• _Text_
______

People living near mines seek to get blood tests

People living near mines seek to get blood tests

Residents living near three gold mines in Phichit, Phitsanulok and Sara Buri provinces yesterday made a joint request with Central Institute of Forensic Science (CIFS) - seeking advanced blood tests for 6,000 people after initial results found 282 villagers had excessive heavy metal levels in their blood.

Thirty representatives met with CIFS director Khunying Pornthip Rojjanasunan at its Bangkok compound to make the request. The ratio of heavy metals found in villagers was regarded as high, as the 282 villagers were nearly half of a total of 731 given random tests.

Pornthip said it was the first time that a blood test, which cost the CIFS Bt1,000 each, was conducted on such a large number at one time.

She suggested to the group that they make a joint request to the PM's Office Ministry, as that was easier for the CIFS administratively to help them with the tests for all the 6,000 people.

She said it was "worrying" that children were among 282 people with excessive heavy metal found in their blood, and explained that everybody was at risk of developing abnormalities in their DNA or having cancer, and exposure could cause birth defects in later generations.

______

(Dataset records)
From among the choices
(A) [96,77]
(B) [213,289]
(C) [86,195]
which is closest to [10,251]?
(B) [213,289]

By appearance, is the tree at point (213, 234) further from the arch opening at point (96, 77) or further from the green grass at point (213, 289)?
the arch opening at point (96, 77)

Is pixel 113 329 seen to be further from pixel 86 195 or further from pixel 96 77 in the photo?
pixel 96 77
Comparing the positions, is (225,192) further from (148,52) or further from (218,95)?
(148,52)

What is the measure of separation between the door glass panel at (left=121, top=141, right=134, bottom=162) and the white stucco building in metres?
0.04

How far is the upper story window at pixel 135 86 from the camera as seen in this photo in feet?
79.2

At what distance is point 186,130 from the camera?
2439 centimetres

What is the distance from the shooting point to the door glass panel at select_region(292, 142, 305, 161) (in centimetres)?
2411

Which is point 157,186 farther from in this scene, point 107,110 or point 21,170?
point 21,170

______

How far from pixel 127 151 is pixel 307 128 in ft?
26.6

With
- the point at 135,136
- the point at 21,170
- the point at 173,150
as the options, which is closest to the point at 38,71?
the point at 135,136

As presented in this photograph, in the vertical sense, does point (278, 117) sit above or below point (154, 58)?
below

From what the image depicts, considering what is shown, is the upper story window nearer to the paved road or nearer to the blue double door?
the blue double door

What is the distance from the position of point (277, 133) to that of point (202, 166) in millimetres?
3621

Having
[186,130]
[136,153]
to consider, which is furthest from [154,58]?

______

• _Your objective_
From the text on the blood-test request, return the passage from "She suggested to" to "the 6,000 people.", copied verbatim. Rely solely on the text to complete what is asked.

• _Problem solution_
She suggested to the group that they make a joint request to the PM's Office Ministry, as that was easier for the CIFS administratively to help them with the tests for all the 6,000 people.